Depuis, l’Autorité de régulation des communications électroniques, des postes et de la distribution de la presse (Arcep) a lancé une consultation publique sur la problématique générale des raccordements. « Au-delà de la résolution impérative de ces graves questions de pérennité des réseaux, la régulation doit aussi permettre de traiter les raccordements dits longs et complexes, pour desservir tous les abonnés sans recourir à de nouvelles subventions publiques, grâce à des mécanismes de péréquation et par la vérification des coûts réels, écrit encore le président de l’association, Patrick Chaize. L’Avicca ne réclame pas, à date, l’arrêt du mode stoc, mais celui des pratiques désastreuses qui ont cours dans sa mise en œuvre. » Le syndicat mixte Doubs Très Haut Débit (SMIX) a lancé, en ce sens fin février, une opération « dé-STOC-age » pour mettre fin à l'intervention des sous-traitants. Au micro de France Bleu, Denis Leroux, le président du SMIX, est exaspéré : « les sous-traitants sont mal formés, mal payés, mal équipés, résultat : ils n'installent pas correctement la fibre et abîment notre réseau pourtant tout neuf » .
Face à la pression, pour « améliorer la qualité des raccordements et garantir la pérennité des réseaux fibre en France », InfraNum a annoncé, le 3 mars, un nouveau contrat « Mode stoc » entre opérateurs d’infrastructures et opérateurs commerciaux. « Objectif : aboutir à une résolution collective opérationnelle efficace et équilibrée pour améliorer la qualité et la sécurité des interventions, les processus et la rapidité de raccordement, la formation des intervenants, afin d'assurer la qualité et la pérennité des réseaux en responsabilisant les intervenants ». Selon les termes de ce nouveau contrat, les coûts de maintenance seront supportés par les OI et les OC « selon une clé de répartition approuvée par l'Arcep ».
5,8 millions de lignes déployées en 2020
En attendant sa généralisation, cinq présidents de la filière électrique et numérique du bâtiment (FDME, FFIE, Ignes, Sycabel, UNA3E-Capeb) ont appelé, le 3 mars, les pouvoirs publics à « se mobiliser face aux inquiétants problèmes de raccordement de la fibre optique jusqu’au logement, afin que les Français bénéficient du très haut débit à leur domicile ». Pour rappel, selon les objectifs du plan France très haut débit, 80 % des Français doivent avoir accès à la fibre fin 2022 et 100 % en 2025.

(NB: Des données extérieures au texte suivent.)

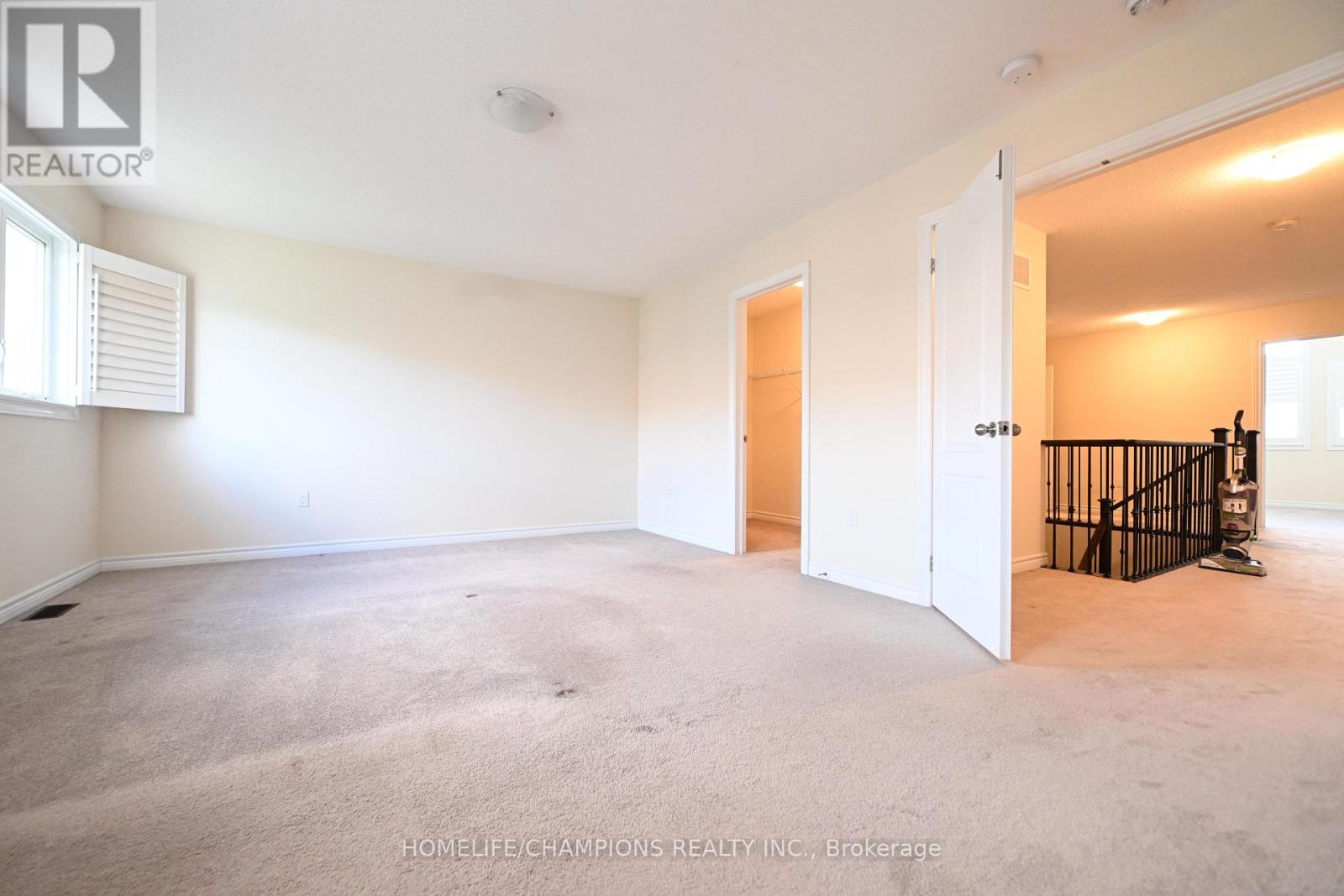 211 NORTHGLEN BOULEVARD, Clarington (Bowmanville) — photo 3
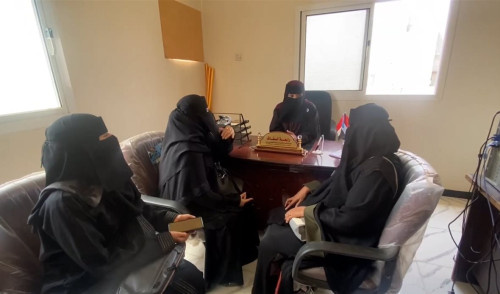 فريق من مجلس المستشارين يزور مراكز الرعاية الصحية للأمومة والطفولة في لحج 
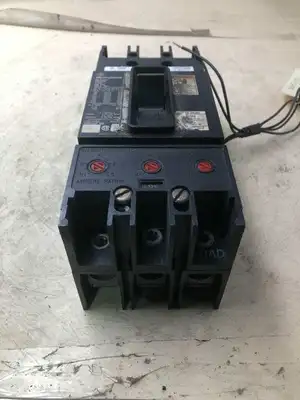 Westinghouse KB3250F 3 Pole 250A Molded Case Circuit Breaker 600VAC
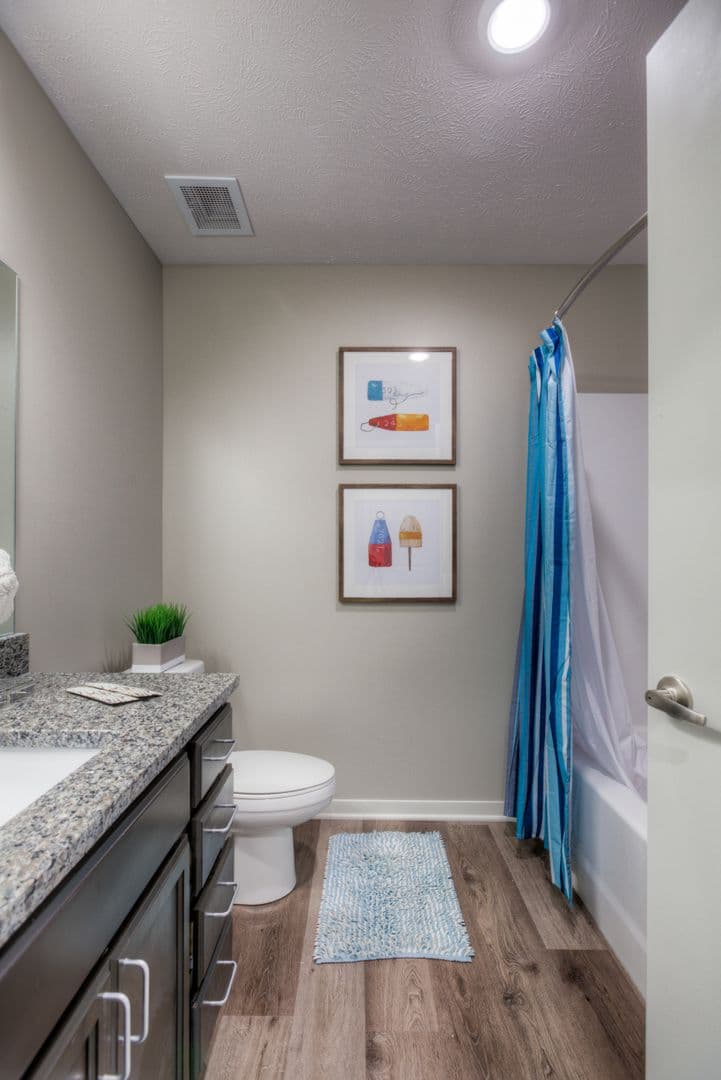 Fremont Apartment: 550 S Johnson Rd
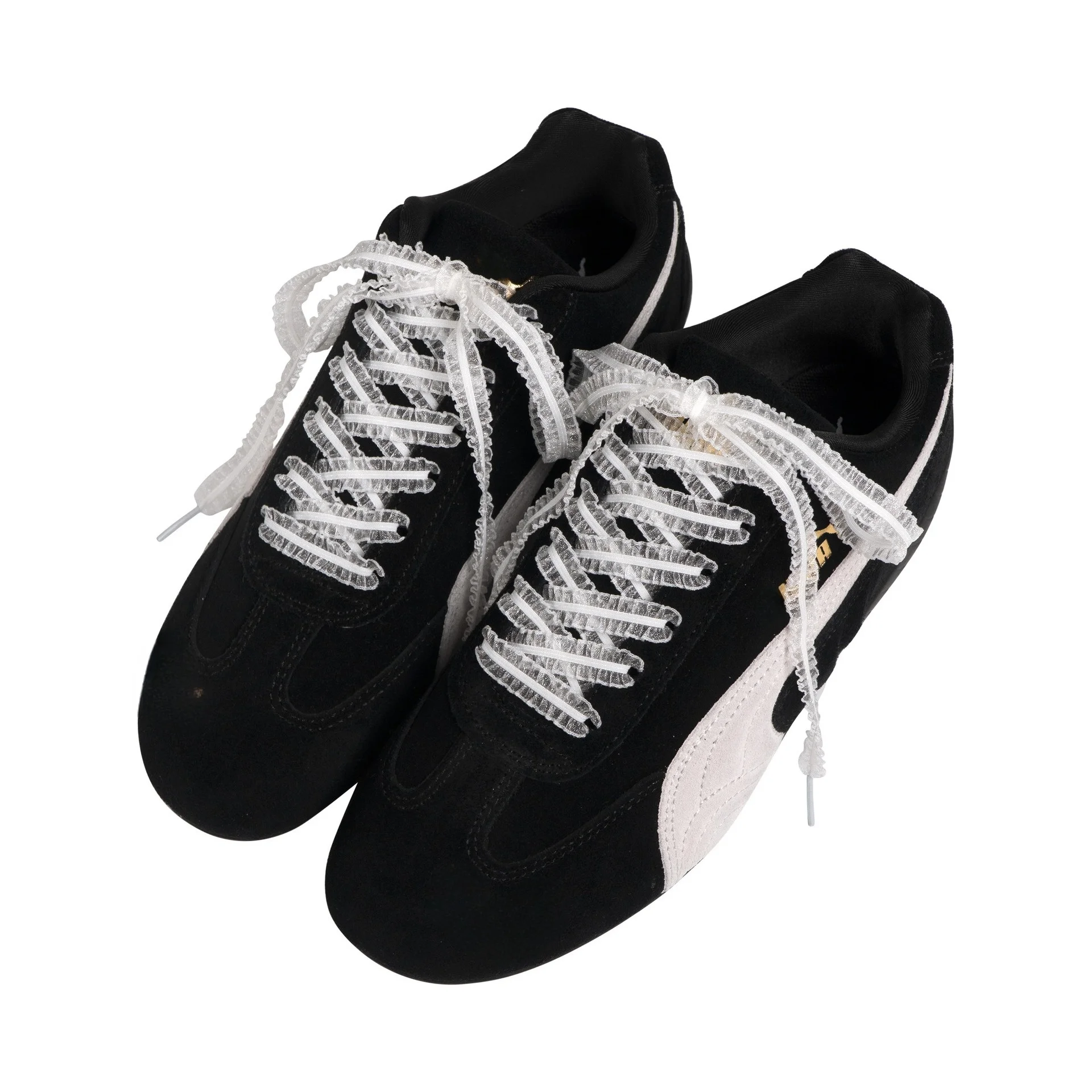 Rüschenbesetzte, transparente Schuhbänder aus Organza mit Schleife, süße, alltagstaugliche Schuhaccessoires für flache Sneaker und Freizeitschuhe. – Detail 1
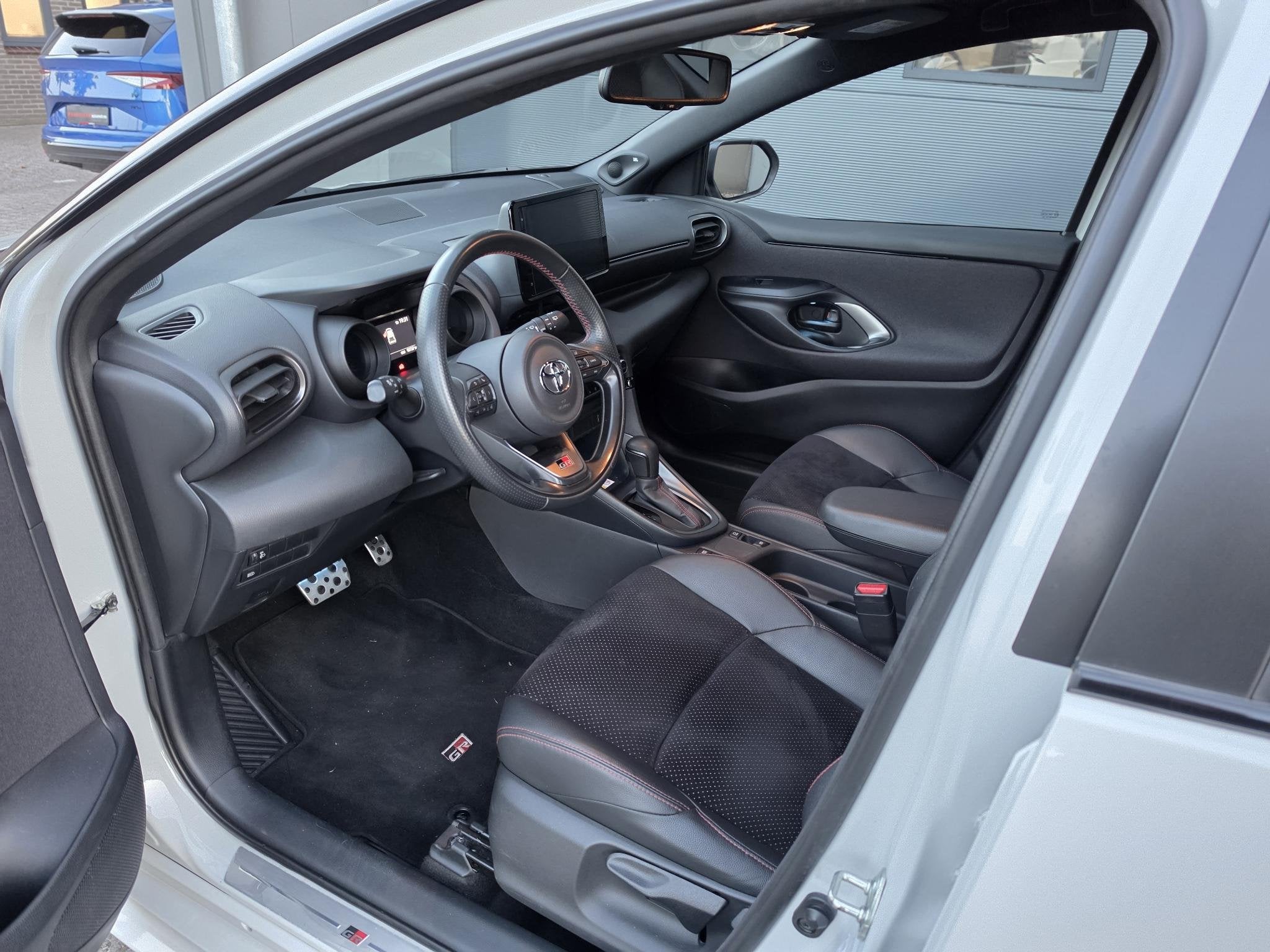 Toyota Yaris 1.5 Hybrid GR Sport JBL, Auto's, Dealer onderhouden, 450 kg, Gebruikt, Euro 6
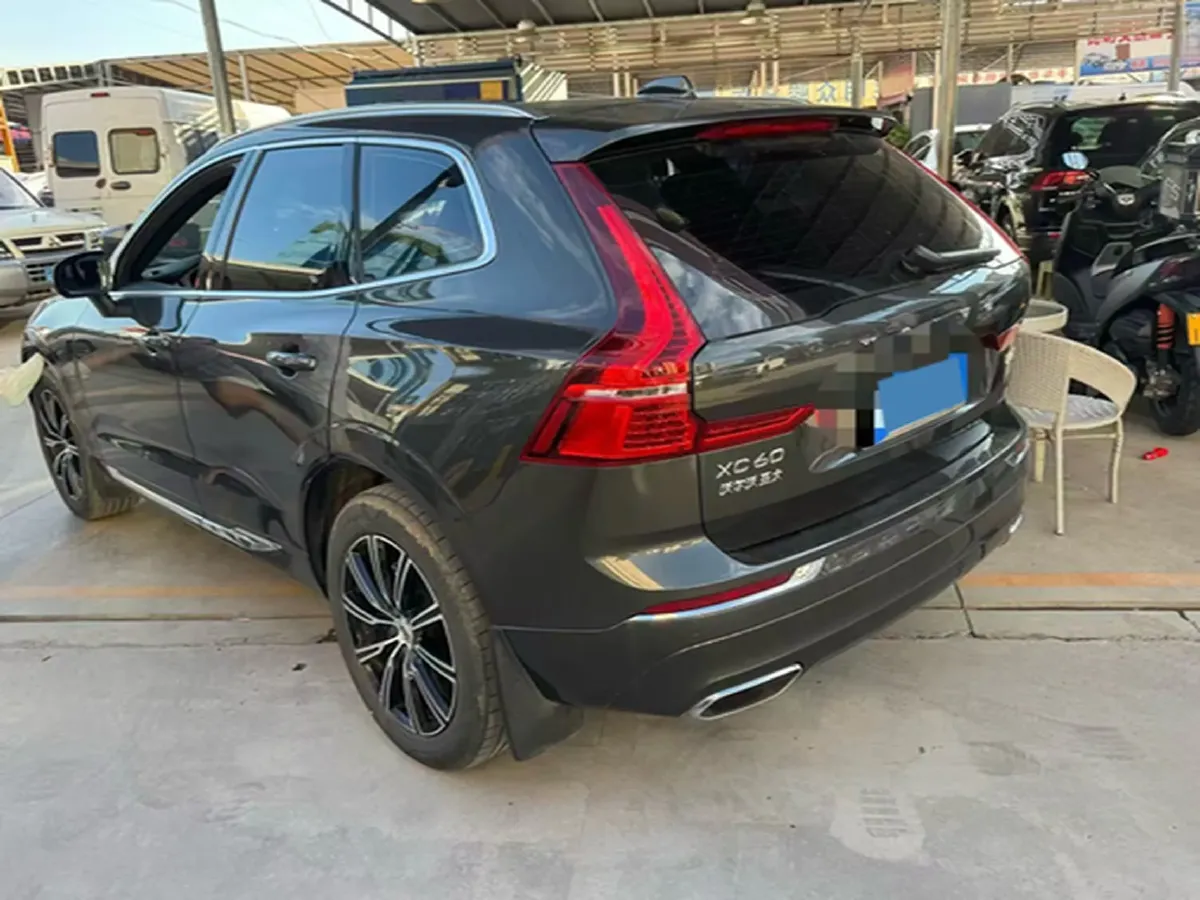 2021 Volvo XC60 2.0T 250HP L4 8AT,autocango,china used car exporter,china ev exporter,chinese used car exporter,chinese used ev exporter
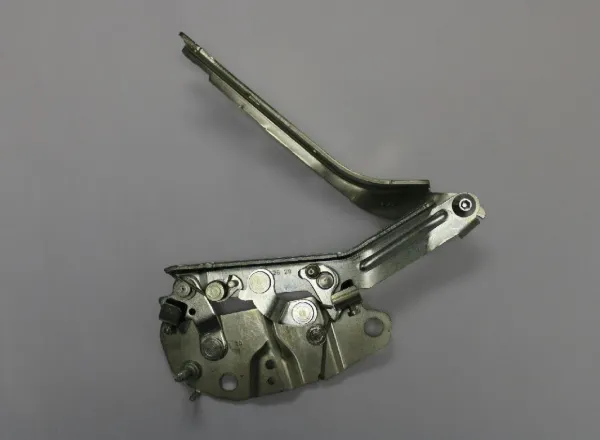 Zawias maski 5NA823302G VAG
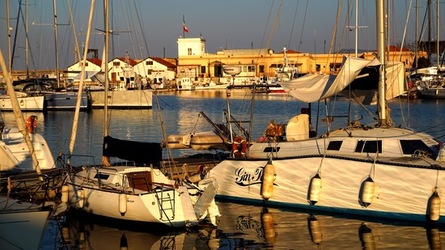 BARCHE. Fotografie di Giulio Azzarello ©2022. BARCHE. Fotografie di Giulio Azzarello ©2022.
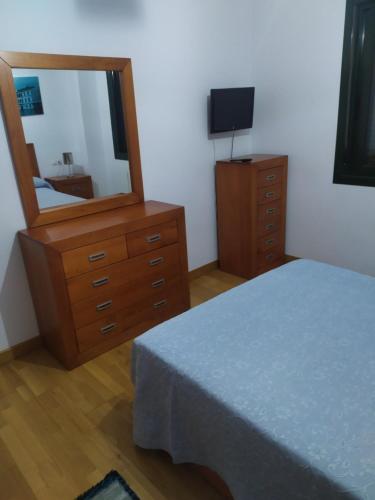 Televízia a/alebo spoločenská miestnosť v ubytovaní Apartamento As Laxes de Illa de Arousa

Le 4 mars, l'Arcep a annoncé que plus de 5,8 millions de lignes ont été déployées au cours de l’année 2020, malgré la situation sanitaire, soit 19 % de plus qu’en 2019. Au 30 décembre 2020, 24,2 millions de locaux étaient éligibles aux offres FttH, soit une hausse de 31 % en un an. « Le rythme des déploiements des lignes FttH dans la zone d’initiative publique a permis de se rapprocher du meilleur trimestre jamais enregistré, avec plus de 500 000 locaux rendus éligibles », observe l’Arcep désormais présidée par l’ancienne députée UDI d’Eure-et-Loir, Laure de la Raudière.
« Aujourd’hui, grosso modo, une bonne moitié des Français peut y avoir accès. Cela progresse de façon régulière, entre 1 million et 1 million et demi de logements supplémentaires chaque trimestre deviennent éligibles, confirme Benjamin Douriez. Mais il y a des grandes inégalités territoriales, on s’en doute. En Île-de-France, région très urbanisée, on approche les 90 % d’habitants qui ont accès à la fibre. Dans d’autres régions, comme la Bourgogne-Franche-Comté, la Bretagne, la Corse, on est plutôt autour de 30 à 35 % ».